### Page
════
They can beat an annuity by just keeping those savings where they are and drawing what they need. Only discipline would be to not overdraw. Older people close to us have done just that and in fact hardly spent their meager savings as they aged. Things like OAS and GIS were almost enough for them. When you are 90, there is not much to spend money on!


----------



## latebuyer (Nov 15, 2015)

Assuris is the one that guarantees the annuity, you are right it is up to $2000

http://www.assuris.ca/

I agree with James about the psychological benefits. I am looking forward to my pension for that reason. Many people don't want an annuity as they want to leave money for their kids but the way i view it with my pension providing a stable income i can be more aggressive with the rest of my investments.


----------



## james4beach (Nov 15, 2012)

agent99 said:


> The people that might consider an annuity don't likely have a portfolio of bonds and stocks. They more likely have their money is savings accounts or GICs. Probably at a bank or credit union.
> 
> They can beat an annuity by just keeping those savings where they are and drawing what they need. Only discipline would be to not overdraw.
════
### Data excerpts

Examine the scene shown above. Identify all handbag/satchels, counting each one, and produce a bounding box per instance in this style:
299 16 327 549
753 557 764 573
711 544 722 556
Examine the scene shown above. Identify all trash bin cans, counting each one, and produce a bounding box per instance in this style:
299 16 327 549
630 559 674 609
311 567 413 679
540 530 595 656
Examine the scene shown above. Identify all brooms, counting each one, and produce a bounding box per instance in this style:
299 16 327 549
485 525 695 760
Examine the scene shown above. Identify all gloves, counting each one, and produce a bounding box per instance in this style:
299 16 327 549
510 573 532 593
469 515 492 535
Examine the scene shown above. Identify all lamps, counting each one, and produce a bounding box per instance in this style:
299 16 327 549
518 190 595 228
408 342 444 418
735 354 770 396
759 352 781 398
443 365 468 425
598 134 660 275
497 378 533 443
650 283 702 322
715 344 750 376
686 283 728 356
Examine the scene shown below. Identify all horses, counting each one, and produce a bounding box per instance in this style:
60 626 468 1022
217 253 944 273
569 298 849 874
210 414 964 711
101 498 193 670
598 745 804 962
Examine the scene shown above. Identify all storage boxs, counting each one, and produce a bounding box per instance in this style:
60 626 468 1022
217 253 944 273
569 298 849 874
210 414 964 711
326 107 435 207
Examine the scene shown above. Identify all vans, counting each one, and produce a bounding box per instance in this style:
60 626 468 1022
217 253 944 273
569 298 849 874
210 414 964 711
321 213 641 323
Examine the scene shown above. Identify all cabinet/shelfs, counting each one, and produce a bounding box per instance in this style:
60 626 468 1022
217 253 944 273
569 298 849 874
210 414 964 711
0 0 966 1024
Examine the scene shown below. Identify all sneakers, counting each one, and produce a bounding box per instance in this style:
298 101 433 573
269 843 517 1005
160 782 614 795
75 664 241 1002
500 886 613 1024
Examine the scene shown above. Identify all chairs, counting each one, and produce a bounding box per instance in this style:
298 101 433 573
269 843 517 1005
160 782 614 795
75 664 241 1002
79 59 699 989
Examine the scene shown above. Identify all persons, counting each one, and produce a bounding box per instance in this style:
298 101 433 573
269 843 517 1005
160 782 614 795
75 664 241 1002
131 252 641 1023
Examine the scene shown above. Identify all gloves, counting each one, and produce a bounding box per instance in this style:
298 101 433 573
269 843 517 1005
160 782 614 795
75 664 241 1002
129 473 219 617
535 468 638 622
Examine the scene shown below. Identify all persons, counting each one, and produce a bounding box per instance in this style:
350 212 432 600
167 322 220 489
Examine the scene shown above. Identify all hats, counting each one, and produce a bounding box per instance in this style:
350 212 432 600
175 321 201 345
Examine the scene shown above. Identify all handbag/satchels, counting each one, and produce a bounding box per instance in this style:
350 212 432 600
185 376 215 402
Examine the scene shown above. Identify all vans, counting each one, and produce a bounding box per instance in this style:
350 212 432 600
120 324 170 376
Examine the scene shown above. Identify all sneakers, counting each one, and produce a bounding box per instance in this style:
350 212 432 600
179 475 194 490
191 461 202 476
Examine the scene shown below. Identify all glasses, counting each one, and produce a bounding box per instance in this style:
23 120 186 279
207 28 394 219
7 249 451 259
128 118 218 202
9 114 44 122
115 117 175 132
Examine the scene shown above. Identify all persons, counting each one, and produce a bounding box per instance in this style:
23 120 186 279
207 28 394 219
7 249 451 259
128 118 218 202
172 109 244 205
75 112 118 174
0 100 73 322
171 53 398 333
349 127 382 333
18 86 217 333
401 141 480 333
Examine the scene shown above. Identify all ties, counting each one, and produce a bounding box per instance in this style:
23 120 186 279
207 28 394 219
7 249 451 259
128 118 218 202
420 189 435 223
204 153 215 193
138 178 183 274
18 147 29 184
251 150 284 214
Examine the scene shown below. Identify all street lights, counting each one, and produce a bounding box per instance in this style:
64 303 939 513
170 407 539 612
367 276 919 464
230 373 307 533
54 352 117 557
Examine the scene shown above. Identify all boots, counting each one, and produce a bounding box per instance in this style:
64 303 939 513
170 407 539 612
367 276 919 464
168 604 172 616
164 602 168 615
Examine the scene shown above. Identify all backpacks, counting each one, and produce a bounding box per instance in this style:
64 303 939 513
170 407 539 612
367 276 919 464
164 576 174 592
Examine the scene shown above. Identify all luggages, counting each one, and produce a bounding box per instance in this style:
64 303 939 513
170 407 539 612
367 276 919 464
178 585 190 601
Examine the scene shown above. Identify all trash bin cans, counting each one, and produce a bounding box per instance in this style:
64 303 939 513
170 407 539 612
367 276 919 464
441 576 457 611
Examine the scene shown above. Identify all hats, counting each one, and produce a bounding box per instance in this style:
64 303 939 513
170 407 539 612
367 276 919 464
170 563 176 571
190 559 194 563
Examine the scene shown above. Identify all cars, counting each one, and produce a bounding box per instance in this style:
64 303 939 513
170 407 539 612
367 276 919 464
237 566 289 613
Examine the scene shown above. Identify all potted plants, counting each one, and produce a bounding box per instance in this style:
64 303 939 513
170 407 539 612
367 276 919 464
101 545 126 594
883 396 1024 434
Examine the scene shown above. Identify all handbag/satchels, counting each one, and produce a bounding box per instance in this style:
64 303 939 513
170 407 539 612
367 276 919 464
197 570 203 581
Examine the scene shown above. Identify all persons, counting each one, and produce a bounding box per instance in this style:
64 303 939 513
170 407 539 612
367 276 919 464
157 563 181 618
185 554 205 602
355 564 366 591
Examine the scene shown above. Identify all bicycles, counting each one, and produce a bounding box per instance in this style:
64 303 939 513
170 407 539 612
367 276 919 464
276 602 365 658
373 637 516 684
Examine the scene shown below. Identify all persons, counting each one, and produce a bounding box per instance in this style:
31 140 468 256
════
### Short exercise 1
From the annuity discussion, copy the passage word for word, starting with "Assuris is the" and going on through "(Nov 15, 2012)".
### Short exercise 2
In the annuity discussion, list every type of holding or account named in the passage quoted under "agent99 said:".
### Short exercise 3
Answer these from the annuity discussion:
(a) Which organization guarantees the annuity, according to latebuyer's post?
(b) Which two programs does the opening paragraph say were almost enough for the older people mentioned?
(c) Which username heads the post dated Nov 15, 2012?

### Task output 1
Assuris is the one that guarantees the annuity, you are right it is up to $2000

http://www.assuris.ca/

I agree with James about the psychological benefits. I am looking forward to my pension for that reason. Many people don't want an annuity as they want to leave money for their kids but the way i view it with my pension providing a stable income i can be more aggressive with the rest of my investments.


----------



## james4beach (Nov 15, 2012)

### Task output 2
- bonds
- stocks
- savings accounts
- GICs

### Task output 3
(a) Assuris
(b) OAS and GIS
(c) james4beach